| Your task |
Report how many lines of the data below contain the string "rock", treating uppercase and lowercase as different. Reply with the number only.

| Record list |

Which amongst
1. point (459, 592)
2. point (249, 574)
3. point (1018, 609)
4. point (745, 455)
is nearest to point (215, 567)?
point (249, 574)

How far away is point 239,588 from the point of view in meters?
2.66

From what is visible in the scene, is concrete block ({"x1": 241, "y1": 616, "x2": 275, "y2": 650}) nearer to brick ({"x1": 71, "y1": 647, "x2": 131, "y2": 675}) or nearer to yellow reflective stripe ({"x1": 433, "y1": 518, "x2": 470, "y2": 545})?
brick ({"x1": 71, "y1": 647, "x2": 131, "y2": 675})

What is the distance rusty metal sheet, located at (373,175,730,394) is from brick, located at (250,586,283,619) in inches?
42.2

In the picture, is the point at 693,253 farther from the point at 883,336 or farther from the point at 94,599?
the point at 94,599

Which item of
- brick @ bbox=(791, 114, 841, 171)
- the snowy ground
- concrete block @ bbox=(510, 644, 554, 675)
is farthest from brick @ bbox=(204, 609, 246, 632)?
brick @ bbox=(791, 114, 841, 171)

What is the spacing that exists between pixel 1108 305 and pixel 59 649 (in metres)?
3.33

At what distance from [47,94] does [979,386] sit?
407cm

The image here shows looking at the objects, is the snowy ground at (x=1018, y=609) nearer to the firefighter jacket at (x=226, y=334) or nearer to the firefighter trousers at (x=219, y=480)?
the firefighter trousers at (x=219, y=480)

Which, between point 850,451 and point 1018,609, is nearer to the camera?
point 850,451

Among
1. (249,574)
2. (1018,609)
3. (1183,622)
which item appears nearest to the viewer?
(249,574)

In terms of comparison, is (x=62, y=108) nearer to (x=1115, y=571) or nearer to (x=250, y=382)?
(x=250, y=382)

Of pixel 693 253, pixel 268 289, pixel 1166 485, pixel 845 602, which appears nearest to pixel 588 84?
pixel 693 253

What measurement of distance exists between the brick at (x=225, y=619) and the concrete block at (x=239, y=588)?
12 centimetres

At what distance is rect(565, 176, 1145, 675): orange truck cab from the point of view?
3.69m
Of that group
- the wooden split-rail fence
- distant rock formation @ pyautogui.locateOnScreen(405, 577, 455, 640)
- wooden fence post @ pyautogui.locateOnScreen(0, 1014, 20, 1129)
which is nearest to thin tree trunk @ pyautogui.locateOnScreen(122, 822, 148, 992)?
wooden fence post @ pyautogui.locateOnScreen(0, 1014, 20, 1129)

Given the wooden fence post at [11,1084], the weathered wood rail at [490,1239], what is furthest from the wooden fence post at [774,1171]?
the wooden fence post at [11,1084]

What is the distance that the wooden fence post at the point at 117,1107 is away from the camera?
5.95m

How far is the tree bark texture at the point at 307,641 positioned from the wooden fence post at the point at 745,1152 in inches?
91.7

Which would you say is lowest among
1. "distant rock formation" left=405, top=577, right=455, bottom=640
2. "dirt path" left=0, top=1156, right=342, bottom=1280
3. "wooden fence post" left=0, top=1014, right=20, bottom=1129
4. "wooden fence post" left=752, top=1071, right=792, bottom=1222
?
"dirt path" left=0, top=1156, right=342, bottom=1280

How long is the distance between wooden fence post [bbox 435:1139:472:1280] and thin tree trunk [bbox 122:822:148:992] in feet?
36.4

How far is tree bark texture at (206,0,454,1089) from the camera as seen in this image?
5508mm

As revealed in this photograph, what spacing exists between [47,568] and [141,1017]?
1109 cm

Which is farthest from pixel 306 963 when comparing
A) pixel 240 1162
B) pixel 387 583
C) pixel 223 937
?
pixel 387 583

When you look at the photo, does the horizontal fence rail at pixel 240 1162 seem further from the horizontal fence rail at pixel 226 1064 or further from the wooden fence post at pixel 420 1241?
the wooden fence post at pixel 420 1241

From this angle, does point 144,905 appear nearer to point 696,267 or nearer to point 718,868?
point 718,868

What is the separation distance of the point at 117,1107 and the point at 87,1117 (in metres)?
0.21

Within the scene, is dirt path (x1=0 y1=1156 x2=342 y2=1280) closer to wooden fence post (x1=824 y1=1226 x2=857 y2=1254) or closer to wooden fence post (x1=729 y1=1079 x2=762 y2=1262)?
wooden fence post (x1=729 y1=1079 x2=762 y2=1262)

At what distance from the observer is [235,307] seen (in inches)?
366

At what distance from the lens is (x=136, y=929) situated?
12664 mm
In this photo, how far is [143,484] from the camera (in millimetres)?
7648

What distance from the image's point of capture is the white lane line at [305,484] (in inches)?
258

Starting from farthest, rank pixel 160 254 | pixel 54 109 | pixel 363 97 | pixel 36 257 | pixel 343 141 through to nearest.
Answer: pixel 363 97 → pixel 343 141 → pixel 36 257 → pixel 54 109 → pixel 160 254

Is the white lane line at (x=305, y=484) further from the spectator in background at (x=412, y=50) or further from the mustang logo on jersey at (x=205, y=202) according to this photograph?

| Full response |
2